1er août 1914 – Paris – Bertrand Andrieu

L’entrepôt est immense, encombré d’un nombre improbable de caisses de bois empilées les unes sur les autres. Seuls de minces rais de lumière provenant des vasistas du toit parviennent à se faufiler entre ces étranges tours de bois pour éclairer faiblement l’endroit. On n’entend pas un bruit, à l’exception, parfois, du ronronnement lointain du moteur d’une automobile passant dans une rue voisine.

Pourtant l’entrepôt est rempli d’hommes.

Ils sont assis à même le sol, debout contre les murs ou appuyés contre les grandes portes, mais aucun ne fait le moindre geste ou ne prononce le moindre mot. Ils ressemblent à des statues qui appartiendraient au décor, au même titre que les caisses qui les entourent. La seule chose qui indique qu’ils sont des êtres de chair et de sang, ce sont leurs yeux qui ne cessent de cligner nerveusement, tous tournés vers le même point situé au centre d’une partie dégagée de l’entrepôt :

un téléphone.

On a tiré un long fil depuis l’extérieur qui traîne à présent au sol, et le petit appareil noir aux bordures dorées repose sur la seule table que l’on a pu trouver. Depuis des heures, il n’a pas émis un son. Pourtant, la tension n’a eu de cesse de monter, comme si son silence était une provocation.

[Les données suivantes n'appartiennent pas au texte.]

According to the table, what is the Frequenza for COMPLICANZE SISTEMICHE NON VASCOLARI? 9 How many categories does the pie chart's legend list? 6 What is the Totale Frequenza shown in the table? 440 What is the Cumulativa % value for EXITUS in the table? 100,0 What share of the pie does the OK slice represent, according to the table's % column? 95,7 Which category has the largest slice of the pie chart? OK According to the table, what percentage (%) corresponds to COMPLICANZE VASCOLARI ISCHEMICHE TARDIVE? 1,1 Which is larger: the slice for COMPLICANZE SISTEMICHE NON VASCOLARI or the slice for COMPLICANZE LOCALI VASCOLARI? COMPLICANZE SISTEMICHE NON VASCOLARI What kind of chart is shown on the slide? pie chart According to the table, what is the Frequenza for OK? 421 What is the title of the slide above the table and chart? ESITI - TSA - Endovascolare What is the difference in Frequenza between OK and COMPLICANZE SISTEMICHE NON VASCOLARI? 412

Bertrand est assis sur la caisse de bois, que l’on a installée juste en face de la table, en guise de tabouret. Il tente de paraître aussi calme que possible, quand bien même sa nervosité, mêlée à celle des autres dans l’air poussiéreux, rend l’atmosphère plus pesante encore Et puis…

Le téléphone sonne.

Personne n’a sursauté, et Bertrand peut sentir tous les yeux se poser sur sa main alors qu’il la tend lentement, comme si chaque centimètre à parcourir lui demandait un effort surhumain pour pénétrer cet air épais dans lequel ils ont patienté tout l’après-midi. La sonnerie s’arrête lorsqu’il décroche, et il répond d’une voix hésitante :

« Allô ?… Oui. Très bien. »

Bertrand raccroche pour voir tous les hommes autour de lui commencer à bouger. L’un d’entre eux tire sur sa casquette en demandant d’un ton inquiet :

« Alors ?
— C’était le premier bureau.
— Ça veut dire qu’on y va ? »
La voix de l’homme passe de l’inquiétude à la peur.
« On y va », répond Bertrand d’un ton sûr.

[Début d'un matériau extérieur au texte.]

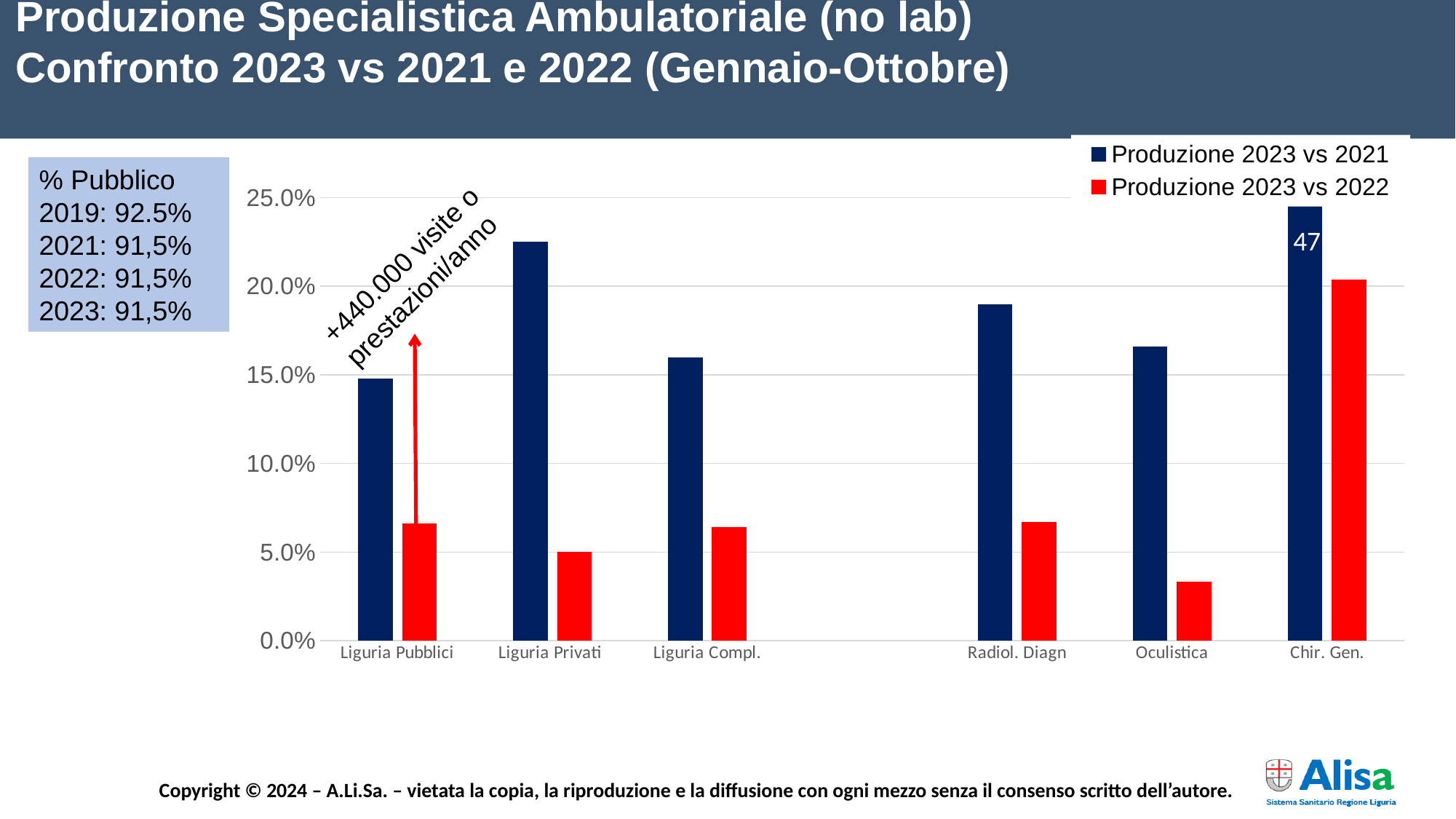
Is the value for Radiol. Diagn in the series Produzione 2023 vs 2021 greater or less than 15.0%? greater How many series does the legend list? 2 What kind of chart is shown on the slide? Bar chart Which category has the highest value for the series Produzione 2023 vs 2022? Chir. Gen. Is the value for Oculistica in the series Produzione 2023 vs 2022 greater or less than 5.0%? less Which colour represents the series Produzione 2023 vs 2022 in the chart? Red Which category has the lowest value for the series Produzione 2023 vs 2022? Oculistica For the series Produzione 2023 vs 2021, which is larger: Liguria Privati or Liguria Pubblici? Liguria Privati For the series Produzione 2023 vs 2022, which is larger: Liguria Privati or Oculistica? Liguria Privati Which category has the highest value for the series Produzione 2023 vs 2021? Chir. Gen. How many categories are shown on the x axis of the chart? 6 Is the value for Liguria Privati in the series Produzione 2023 vs 2021 greater or less than 20.0%? greater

Un long frisson parcourt son dos, une sensation étrange où se mêlent soulagement et nervosité : l’attente est terminée. Les poumons gonflés par ce curieux sentiment qui prend possession de lui, il répète en criant d’un ton autoritaire et en claquant des mains :

« On y va ! »

Les hommes tirent sur les immenses portes et elles s’ouvrent en laissant entrer l’éclatante lueur du soleil de 16 heures, qui aveugle un instant Bertrand et ses camarades. Dans la lumière, on aperçoit les camions alignés devant l’entrepôt qui n’attendent plus qu’eux : on marche d’un pas décidé, on se jette des instructions de dernière minute et des encouragements, on charge les camions. Bertrand, debout sur le marchepied de son véhicule, crie une dernière fois pour se faire entendre au-dessus du bruit des moteurs :

« Avant 19 heures, tout Paris doit être couvert de ces affiches ! »
Il hésite un instant et ajoute :
« Bonne chance à tous ! »

Il fait claquer la portière de son véhicule puis, l’un après l’autre, les camions transportant les affiches annonçant la mobilisation générale se dispersent dans les rues de la capitale.